Big budget fiction on the menu for Canal Plus

When French pay TV broadcaster Canal+ launched on November 4, 1984, it was designed to be an outlet for major sports events and premium US movies and series.
 
However, 25 years later, the Vivendi-owned network is becoming known for its raft of high quality, big budget drama series.
 
The broadcaster is keen to become the “French HBO” after enjoying recent success with miniseries including XIII: The Conspiracy, the Stephen Dorff and Val Kilmer-fronted action thriller based on the French graphic novel and Engrenages (aka Spiral), the Son et Luminaire-produced cop drama.
 
Rodolphe Belmer, Canal Plus chief operating officer and former  executive VP, content, says that company is keen to compete with American series and create French and European productions that can successfully be exported abroad. “It’s been several years since Canal Plus launched into original productions and now we want to go one step to beyond and develop very specific programming that is world class,” he adds.
 
The charge is being lead by Fabrice de la Patelliere, director of original fiction.
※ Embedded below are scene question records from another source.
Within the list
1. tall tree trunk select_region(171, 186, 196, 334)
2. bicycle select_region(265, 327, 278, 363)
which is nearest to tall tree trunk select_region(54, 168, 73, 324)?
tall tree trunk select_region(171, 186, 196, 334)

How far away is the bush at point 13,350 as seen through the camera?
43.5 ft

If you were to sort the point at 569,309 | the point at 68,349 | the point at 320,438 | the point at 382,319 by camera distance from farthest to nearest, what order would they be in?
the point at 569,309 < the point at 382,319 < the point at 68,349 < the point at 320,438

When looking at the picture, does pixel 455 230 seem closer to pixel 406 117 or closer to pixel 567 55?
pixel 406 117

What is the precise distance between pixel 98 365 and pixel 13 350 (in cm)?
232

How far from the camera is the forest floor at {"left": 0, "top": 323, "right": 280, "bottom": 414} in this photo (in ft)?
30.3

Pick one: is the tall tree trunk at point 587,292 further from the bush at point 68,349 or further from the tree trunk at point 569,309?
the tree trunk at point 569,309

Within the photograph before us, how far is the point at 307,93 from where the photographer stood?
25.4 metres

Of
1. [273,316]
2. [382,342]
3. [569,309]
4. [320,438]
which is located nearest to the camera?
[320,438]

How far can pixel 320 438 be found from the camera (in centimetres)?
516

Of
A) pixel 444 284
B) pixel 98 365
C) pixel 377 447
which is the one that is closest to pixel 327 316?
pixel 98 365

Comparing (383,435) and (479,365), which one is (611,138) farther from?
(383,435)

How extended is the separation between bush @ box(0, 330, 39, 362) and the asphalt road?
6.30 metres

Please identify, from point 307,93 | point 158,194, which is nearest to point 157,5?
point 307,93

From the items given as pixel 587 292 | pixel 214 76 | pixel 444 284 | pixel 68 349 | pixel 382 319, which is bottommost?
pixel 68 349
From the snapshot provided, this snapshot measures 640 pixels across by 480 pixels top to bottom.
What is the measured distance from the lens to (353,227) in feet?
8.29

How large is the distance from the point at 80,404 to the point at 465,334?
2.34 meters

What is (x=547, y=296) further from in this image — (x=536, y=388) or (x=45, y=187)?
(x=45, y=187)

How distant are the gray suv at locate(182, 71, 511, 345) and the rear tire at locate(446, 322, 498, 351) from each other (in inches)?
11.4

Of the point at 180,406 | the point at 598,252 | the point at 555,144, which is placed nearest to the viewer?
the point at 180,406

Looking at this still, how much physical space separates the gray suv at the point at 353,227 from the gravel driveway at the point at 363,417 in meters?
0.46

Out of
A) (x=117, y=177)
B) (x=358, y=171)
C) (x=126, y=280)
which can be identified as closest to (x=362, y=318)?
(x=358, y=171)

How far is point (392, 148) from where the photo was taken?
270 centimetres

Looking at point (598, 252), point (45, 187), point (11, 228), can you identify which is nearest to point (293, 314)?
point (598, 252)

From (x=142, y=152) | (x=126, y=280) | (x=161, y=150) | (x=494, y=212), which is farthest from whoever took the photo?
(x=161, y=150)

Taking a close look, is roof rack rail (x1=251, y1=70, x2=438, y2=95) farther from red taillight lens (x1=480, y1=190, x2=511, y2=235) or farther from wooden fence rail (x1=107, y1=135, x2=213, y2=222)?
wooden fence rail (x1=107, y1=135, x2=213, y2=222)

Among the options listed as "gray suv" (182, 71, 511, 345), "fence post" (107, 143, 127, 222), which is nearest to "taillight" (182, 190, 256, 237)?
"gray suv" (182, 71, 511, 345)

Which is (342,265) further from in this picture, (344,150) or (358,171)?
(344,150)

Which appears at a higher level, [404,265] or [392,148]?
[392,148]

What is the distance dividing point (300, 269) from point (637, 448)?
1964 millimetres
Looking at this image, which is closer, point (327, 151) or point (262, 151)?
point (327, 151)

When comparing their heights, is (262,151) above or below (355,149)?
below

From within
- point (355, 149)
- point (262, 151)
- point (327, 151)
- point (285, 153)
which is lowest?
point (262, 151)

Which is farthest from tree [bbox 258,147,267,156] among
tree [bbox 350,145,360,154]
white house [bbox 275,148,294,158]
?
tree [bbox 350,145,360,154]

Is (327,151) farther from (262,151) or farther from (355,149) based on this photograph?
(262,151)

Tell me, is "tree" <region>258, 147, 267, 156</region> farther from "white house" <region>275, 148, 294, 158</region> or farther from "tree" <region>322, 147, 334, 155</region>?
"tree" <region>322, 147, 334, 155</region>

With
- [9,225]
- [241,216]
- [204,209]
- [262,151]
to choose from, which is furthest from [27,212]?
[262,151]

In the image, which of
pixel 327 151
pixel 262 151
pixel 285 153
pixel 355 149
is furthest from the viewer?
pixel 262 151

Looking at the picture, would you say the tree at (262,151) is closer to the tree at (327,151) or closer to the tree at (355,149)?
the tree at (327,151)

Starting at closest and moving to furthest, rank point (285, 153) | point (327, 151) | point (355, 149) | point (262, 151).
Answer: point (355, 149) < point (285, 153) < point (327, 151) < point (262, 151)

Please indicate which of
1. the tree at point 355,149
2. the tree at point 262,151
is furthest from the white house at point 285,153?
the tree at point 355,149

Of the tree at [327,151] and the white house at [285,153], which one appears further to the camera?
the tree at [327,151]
De la Patelliere is making a lot of noise with a number of big budget dramas.
 
Braquo is an 8x52mins police drama directed by French auteur Oliver Marchal (36, MR73), his first project for television, and produced by Capa Drama. The series, which stars Leon’s Jean Hugues Anglade as part of a crazy cop team that works in Paris’ lawless enclaves, recorded an audience share of over 20% when it launched last month, a huge number for a pay series.
 
Meanwhile, the €30 million period drama The Borgias was launched at MIPCOM and is being written by Oz showrunner Tom Fontana and exec produced by former HBO chief Chris Albrecht. It is expected to launch next year alongside series including 13x1hour drama series The Oligarchs, written by Mafiosa‘s Pierre Leccia, Tetra Media-produced political drama Berlucci and €15 million Film en Stock-produced Illich: The Story of Carlos, which is a three part TV movie directed by Olivier Assayas about the Venezuelan terrorist Illich Ramirez Sanchez, better known as Carlos the Jackal.
 
Despite being a pay TV broadcaster, Canal Plus was the first network to sign up to new terms this year governing the amount of content that it commissions from local independent producers. The company has agreed to spend at least 3.4% of its turnover on domestic productions, a move that made it popular amongst the country’s creative community.
 
The company has also moved into original comedy with series including La Generale d’Images-produced Hard, a comedy set in the porn industry, and Chic Films-produced sitcom Nos Enfants Cheris competing with American comedies such as Desperate Housewives and Weeds.
 
The other notable shift in recent years has been the exportability of Canal+ content. No longer just producing programming only for its domestic audience, it has seen series such as Spiral sold to international broadcasters including Britain’s the BBC and Australia’s SBS, while Braquo was one of distributor Zodiak Entertainment’s most sought after shows in Cannes. The Borgias, for example, is to be produced in English with an international cast, a sign of Canal Plus’ willingness to appeal to the rest of the world as well as its 5.3 million subscribers.